2. You need to care about marketing often. You might if you're a founder. You might be a technical founder, and you might care a lot more about the product. You just don't think about marketing and sales. You hire someone else to do it. But culture is a top-down thing, and if you don't show your team from the beginning that you give a damn about marketing. That you're doing the work to learn what's going on and What you need, you are going to fall short through a whole thing. So you want to cultivate that marketing talent. If you have a marketing team of one hire a coach, they need help they need. They need assistance to hire a marketing coach that can support them.  

3. Don't compete for dominance when it comes to content. Don't do the same thing that everybody else is doing like fingers crossed that you're going to rise above it. Instead, find a niche of content that no one is covering. So look at what all of your competitors are doing, see what you both have in common. Then find the angle or the approach to content that no one else is covering. Dominate that, it's the thing that will set you apart, and it'll make your content journey a whole lot easier and a whole lot more successful. Find your niche and own it. 

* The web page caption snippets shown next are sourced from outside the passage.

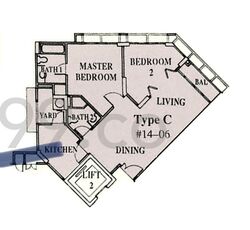 Dover Parkview (D5), Condominium #443772871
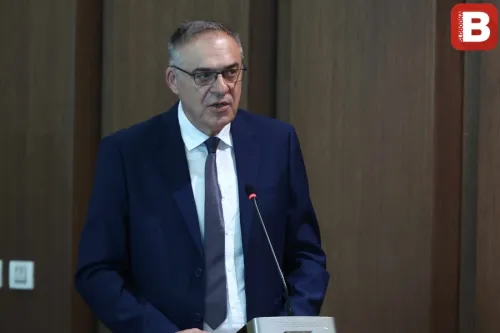 NAKON SKANDALA U SKUP&Scaron;TINI: Gradonačelnik Miličević od policije traži da rasvijetli kriminalno pona&scaron;anje Dodikovih poslanika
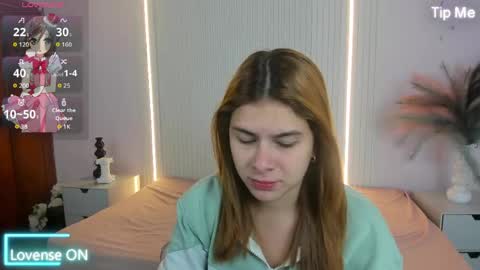 vivianowen9 online show from 04.19.26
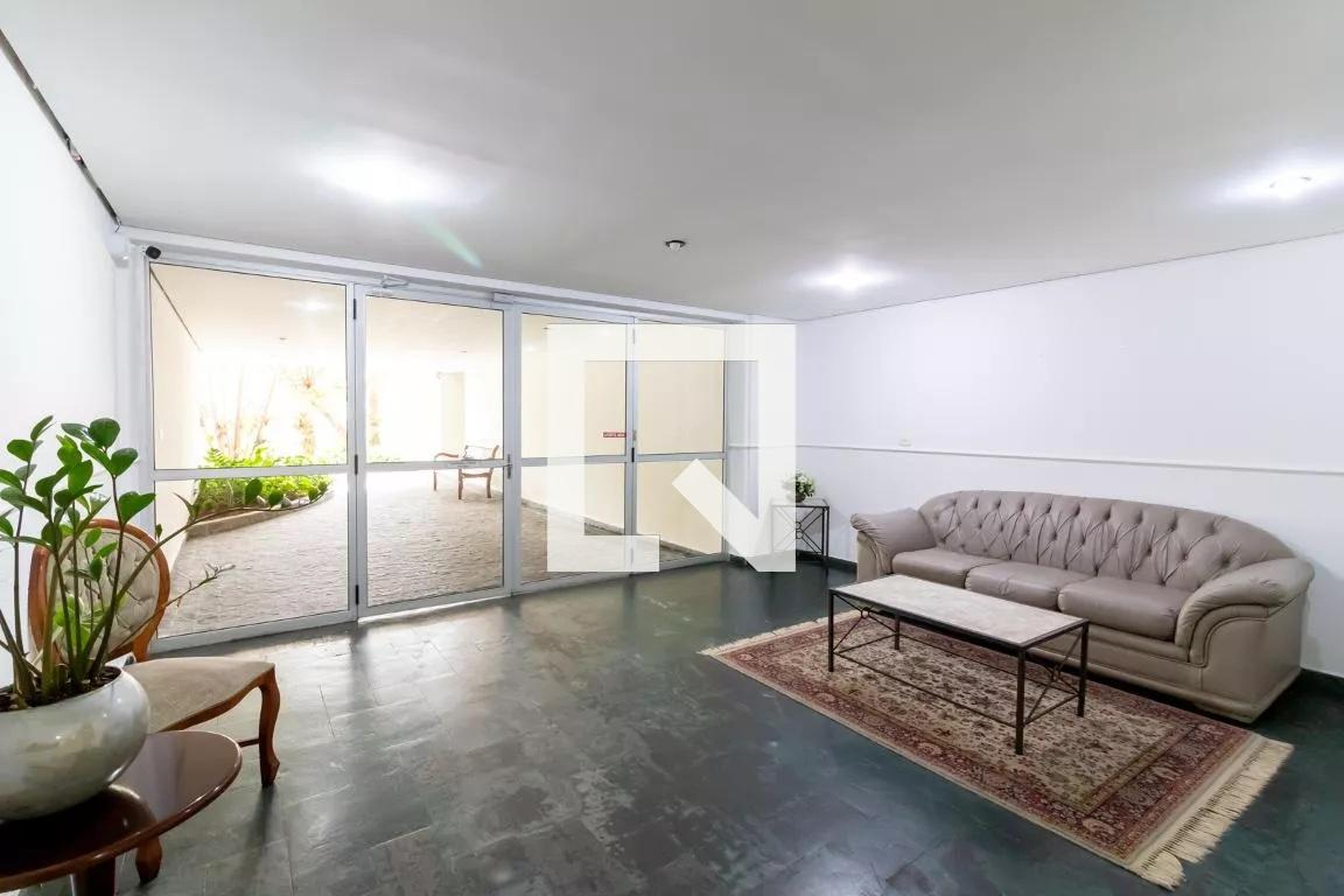 Hall - Villagio Di Perugia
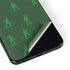 Disney Toy Story Sarge Army Print Galaxy S22 Skin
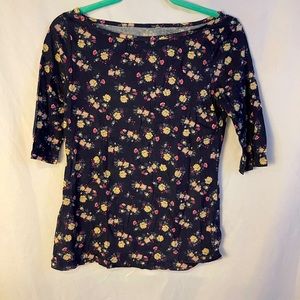 BDG top. Small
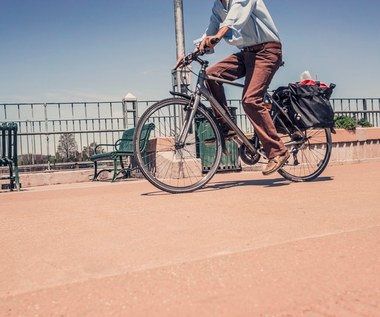 9 ciekawych miejsc i tras rowerowych w Krakowie i okolicach, które warto odwiedzić rowerem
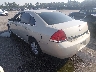 2G1WB55K389****** Salvamento y Reparables 2008 Chevrolet Impala en Lexington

 4. When it comes to marketing, especially early, you need to think 10x, not 10%. It can be hard for you perfectionists out there, so stop freaking out about every little typo. People don't care about it. Think about the big picture. Think about the things that are going to move the needle. Do big projects that have real potential. Don't worry about the small stuff because it's not going to get you to where you need to go. Focus on big things that have the potential to make a difference to your ledger that is your pipeline.   

5. Find your gang on the playground. What I mean is to find your strategic partners. Look at your industry and find the companies that are maybe solving a complementary problem to the one you are addressing. Perhaps you both can work together to kind of offer something that solves an even bigger problem together. Pull your resources if there is another startup that is going to team up with you so that you can maximize your assets and your reach. Invest in building Co-marketing and strategic partnership relationships. 

 6. Invest in your brand: With your brand, you can build a corporate brand far faster. Your brand can have a far greater reach than your company brand in the early days. People want to buy from people that they trust. If they see a founder who's the content they love, admire, and trust, they are a lot more likely to buy your product. Look at companies like DRIFT and GONG, and they have leadership teams that have been out there. They have built these powerful personal brands, and as a result, their growth has just been an absolute rocket ship.